Nenhum candidato alcançou o quociente eleitoral (o candidato mais votado na eleição teve cerca de 78.000 votos), o que o elegeria independentemente do resultado do partido. Todos ficaram, portanto, dependendo desse resultado e de sua colocação dentro do partido.

Nessa eleição, foram  10  os partidos que alcançaram o quociente eleitoral e vários partidos ficaram abaixo dele, não elegendo portanto ninguém.

Houve um partido que recebeu  124 897 votos,  ganhando uma vaga para o seu candidato mais votado, que recebeu cerca de  7 000  votos, sendo o 121o colocado na classificação geral dos candidatos. Ao mesmo tempo um candidato de um outro partido, com  22 500  votos, não foi eleito, embora sendo o 33o colocado na classificação geral. O que aconteceu foi que, no seu partido, a votação do último eleito foi de cerca de 23 600 votos.

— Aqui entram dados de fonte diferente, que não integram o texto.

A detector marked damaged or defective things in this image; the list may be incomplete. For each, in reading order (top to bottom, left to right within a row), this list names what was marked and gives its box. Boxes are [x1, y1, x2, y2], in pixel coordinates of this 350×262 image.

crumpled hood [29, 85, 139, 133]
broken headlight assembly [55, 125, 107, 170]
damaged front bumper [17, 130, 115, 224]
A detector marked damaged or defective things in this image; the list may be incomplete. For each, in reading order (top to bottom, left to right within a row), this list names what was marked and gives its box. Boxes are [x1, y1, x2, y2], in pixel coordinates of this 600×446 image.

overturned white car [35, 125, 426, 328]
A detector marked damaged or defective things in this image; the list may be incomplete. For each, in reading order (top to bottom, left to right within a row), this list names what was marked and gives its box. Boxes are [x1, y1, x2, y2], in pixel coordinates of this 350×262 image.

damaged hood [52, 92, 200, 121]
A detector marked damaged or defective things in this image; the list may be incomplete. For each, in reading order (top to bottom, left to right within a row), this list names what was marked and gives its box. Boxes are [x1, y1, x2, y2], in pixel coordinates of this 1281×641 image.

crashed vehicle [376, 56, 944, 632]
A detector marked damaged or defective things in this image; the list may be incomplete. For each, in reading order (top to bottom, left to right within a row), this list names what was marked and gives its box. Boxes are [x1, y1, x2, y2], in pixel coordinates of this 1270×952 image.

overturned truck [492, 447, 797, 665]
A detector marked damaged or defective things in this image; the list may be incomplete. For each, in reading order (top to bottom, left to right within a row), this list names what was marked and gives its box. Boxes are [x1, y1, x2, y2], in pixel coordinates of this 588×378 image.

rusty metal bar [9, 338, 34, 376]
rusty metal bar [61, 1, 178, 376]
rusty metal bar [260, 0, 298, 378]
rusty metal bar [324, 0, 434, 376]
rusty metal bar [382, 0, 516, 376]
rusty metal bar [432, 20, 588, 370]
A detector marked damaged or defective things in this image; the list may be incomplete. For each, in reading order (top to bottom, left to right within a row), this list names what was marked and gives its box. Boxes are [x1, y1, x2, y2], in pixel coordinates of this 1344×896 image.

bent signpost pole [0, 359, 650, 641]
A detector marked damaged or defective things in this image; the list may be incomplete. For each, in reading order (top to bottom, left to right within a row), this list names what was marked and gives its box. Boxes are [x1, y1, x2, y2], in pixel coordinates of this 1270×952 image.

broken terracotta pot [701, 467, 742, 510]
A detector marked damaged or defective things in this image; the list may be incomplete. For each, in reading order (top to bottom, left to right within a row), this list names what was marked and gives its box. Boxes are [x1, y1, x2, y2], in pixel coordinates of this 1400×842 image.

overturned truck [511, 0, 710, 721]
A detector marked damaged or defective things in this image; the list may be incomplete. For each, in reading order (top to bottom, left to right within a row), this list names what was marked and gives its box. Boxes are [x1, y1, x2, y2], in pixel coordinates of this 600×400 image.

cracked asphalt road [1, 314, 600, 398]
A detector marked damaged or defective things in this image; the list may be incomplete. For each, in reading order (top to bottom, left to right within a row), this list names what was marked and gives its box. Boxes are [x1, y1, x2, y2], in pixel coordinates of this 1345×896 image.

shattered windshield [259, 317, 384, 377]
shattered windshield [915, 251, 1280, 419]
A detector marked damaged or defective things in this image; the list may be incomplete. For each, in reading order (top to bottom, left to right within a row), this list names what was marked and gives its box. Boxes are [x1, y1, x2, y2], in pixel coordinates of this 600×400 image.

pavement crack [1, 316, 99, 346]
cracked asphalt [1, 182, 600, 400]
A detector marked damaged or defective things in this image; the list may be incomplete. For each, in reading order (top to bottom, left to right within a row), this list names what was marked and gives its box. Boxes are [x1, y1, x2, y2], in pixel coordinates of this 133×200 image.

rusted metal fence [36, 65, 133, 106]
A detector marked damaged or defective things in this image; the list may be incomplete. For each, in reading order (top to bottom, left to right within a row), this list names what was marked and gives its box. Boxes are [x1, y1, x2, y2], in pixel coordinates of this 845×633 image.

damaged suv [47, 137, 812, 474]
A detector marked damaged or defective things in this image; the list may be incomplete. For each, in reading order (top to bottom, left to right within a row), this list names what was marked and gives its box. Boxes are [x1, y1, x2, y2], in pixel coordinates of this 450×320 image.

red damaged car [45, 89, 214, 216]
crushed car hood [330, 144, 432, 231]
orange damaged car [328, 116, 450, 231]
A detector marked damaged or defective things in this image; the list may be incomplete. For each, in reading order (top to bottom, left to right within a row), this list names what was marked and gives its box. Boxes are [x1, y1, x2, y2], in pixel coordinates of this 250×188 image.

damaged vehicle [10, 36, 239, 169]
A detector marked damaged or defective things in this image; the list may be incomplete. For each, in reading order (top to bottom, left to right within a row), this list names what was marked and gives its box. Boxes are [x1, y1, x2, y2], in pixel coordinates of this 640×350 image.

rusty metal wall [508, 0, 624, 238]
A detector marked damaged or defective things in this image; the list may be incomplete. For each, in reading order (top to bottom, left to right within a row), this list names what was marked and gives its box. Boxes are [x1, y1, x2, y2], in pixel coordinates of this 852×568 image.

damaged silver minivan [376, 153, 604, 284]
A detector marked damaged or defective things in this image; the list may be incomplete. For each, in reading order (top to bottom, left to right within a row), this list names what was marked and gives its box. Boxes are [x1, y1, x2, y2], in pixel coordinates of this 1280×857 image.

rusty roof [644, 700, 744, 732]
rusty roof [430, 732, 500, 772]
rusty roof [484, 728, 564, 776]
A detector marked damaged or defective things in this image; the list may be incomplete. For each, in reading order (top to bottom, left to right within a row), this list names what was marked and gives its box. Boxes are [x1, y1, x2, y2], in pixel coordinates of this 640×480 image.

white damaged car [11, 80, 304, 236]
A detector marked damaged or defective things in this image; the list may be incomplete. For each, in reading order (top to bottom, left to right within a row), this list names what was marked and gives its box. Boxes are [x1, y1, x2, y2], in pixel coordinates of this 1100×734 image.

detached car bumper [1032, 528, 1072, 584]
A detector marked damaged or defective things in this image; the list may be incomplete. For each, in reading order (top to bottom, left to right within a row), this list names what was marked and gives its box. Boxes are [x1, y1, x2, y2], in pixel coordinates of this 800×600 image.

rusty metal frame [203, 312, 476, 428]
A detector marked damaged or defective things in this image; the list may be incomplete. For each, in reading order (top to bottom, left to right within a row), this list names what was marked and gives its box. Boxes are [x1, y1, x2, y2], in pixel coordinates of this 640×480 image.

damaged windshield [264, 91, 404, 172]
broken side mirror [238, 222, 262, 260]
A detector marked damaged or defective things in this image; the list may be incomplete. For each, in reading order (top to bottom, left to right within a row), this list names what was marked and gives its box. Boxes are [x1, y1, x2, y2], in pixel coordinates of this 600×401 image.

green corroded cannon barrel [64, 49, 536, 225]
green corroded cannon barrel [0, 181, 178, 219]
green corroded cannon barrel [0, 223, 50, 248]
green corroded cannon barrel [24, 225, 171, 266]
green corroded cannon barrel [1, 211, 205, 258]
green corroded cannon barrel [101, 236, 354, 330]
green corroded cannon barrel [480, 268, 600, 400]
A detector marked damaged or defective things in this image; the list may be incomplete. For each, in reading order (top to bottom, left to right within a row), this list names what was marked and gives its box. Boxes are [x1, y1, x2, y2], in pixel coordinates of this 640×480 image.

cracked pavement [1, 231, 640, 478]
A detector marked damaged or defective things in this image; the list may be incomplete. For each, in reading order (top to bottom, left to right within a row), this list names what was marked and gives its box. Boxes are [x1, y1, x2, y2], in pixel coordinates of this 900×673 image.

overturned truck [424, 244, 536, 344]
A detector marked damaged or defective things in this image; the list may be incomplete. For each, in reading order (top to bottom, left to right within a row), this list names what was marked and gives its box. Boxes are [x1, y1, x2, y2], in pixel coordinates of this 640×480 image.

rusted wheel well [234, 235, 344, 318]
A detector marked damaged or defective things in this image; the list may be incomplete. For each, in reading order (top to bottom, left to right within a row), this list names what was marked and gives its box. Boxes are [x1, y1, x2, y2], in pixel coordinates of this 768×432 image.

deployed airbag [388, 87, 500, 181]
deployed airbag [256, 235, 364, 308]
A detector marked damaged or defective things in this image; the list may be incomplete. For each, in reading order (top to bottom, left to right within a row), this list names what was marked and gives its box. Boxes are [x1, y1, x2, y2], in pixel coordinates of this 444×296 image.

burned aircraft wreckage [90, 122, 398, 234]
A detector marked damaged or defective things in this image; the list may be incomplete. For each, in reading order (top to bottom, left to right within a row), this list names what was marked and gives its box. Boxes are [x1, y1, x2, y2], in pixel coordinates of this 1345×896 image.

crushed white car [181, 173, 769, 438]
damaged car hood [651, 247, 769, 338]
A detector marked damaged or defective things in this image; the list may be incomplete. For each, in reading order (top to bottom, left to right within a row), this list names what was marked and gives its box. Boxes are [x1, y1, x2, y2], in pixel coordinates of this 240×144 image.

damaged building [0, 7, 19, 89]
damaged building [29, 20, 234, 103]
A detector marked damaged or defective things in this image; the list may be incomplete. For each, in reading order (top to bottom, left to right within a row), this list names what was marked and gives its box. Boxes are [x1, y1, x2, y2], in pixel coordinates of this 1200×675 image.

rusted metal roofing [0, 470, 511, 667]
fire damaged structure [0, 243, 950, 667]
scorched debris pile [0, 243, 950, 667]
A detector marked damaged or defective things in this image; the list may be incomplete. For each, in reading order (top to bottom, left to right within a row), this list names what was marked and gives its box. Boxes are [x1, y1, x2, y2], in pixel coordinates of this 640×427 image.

Essa regra cria a figura do “puxador de votos”, aquele candidato que atrai um grande número de eleitores e, assim, além de se eleger, aumenta a quota de seu partido, ajudando outros a se elegerem também.  

 

     Em tempos difíceis  

Na década de setenta houve uma eleição em que a oposição teve uma votação enorme, principalmente em votos de legenda (não nominais). Como eram anos difíceis e a oposição sofria várias perseguições, essa tinha lançado em alguns Estados poucos candidatos, abaixo do limite máximo fixado por lei. Com a avalanche inesperada de votos, houve muitos Estados nos quais todos os candidatos do partido da oposição foram eleitos, em razão dos votos na legenda, mesmo alguns candidatos com votação individual extremamente reduzida. Daí a beleza dessa legislação e de sua observância: a lei fez abrigar sob o manto do partido a vontade dos eleitores.  

 

     Curiosidade na eleição de senador  

As eleições para o Senado Federal têm peculiaridades interessantes. A cada quatro anos elegemos, alternadamente, ora um, ora dois senadores por Estado e a cada oito anos, para preencher as duas vagas no Senado, cada eleitor tem direito de votar em dois nomes. Isso é peculiar, pois, para preencher dezenas de vagas nas demais casas legislativas, só podemos votar em um candidato.

Terá isso alguma influência no resultado final?

Há alguns anos, num certo Estado, concorreram três candidatos ao Senado: dois deles, A e B, com forte imagem política e um terceiro, C, simplesmente uma pessoa simpática. Se fosse eleição para um só senador, esse terceiro candidato certamente ficaria em terceiro lugar. Surpreendentemente, entretanto, ele ficou em segundo lugar, sendo eleito. A razão parece ter sido que o eleitor que votava em A jamais votaria em B e, simetricamente, o eleitor de B jamais votaria em A. Por essa razão o candidato C, de menor rejeição política, acabou sendo a segunda escolha, tanto para os eleitores de A quanto de B, conseguindo o 2o lugar. Isso porque a apuração não distingue a primeira da segunda escolha de cada eleitor, somando igualmente os votos.

Como um exemplo análogo, conta-se a seguinte historieta carioca:

Se no Rio de Janeiro fizerem uma pesquisa para saber quais os times de futebol mais populares, devem ganhar dois dentre os times Flamengo, Fluminense, Vasco ou Botafogo. Se a pergunta, entretanto, for: “quais os dois times de que você mais gosta?”, para surpresa geral um dos dois vencedores seria o América, o segundo time de todos.


Referências bibliográficas:

[1]  Constituição da República Federativa do Brasil, 1988.

[2]  Moruzzi, A. O. Código eleitoral. Editora Rideel.

[3]  Jornal Folha de S. Paulo, 02 e 05 de outubro de 1996.

[4]  Jornal Diário Popular, 06 de outubro de 1996.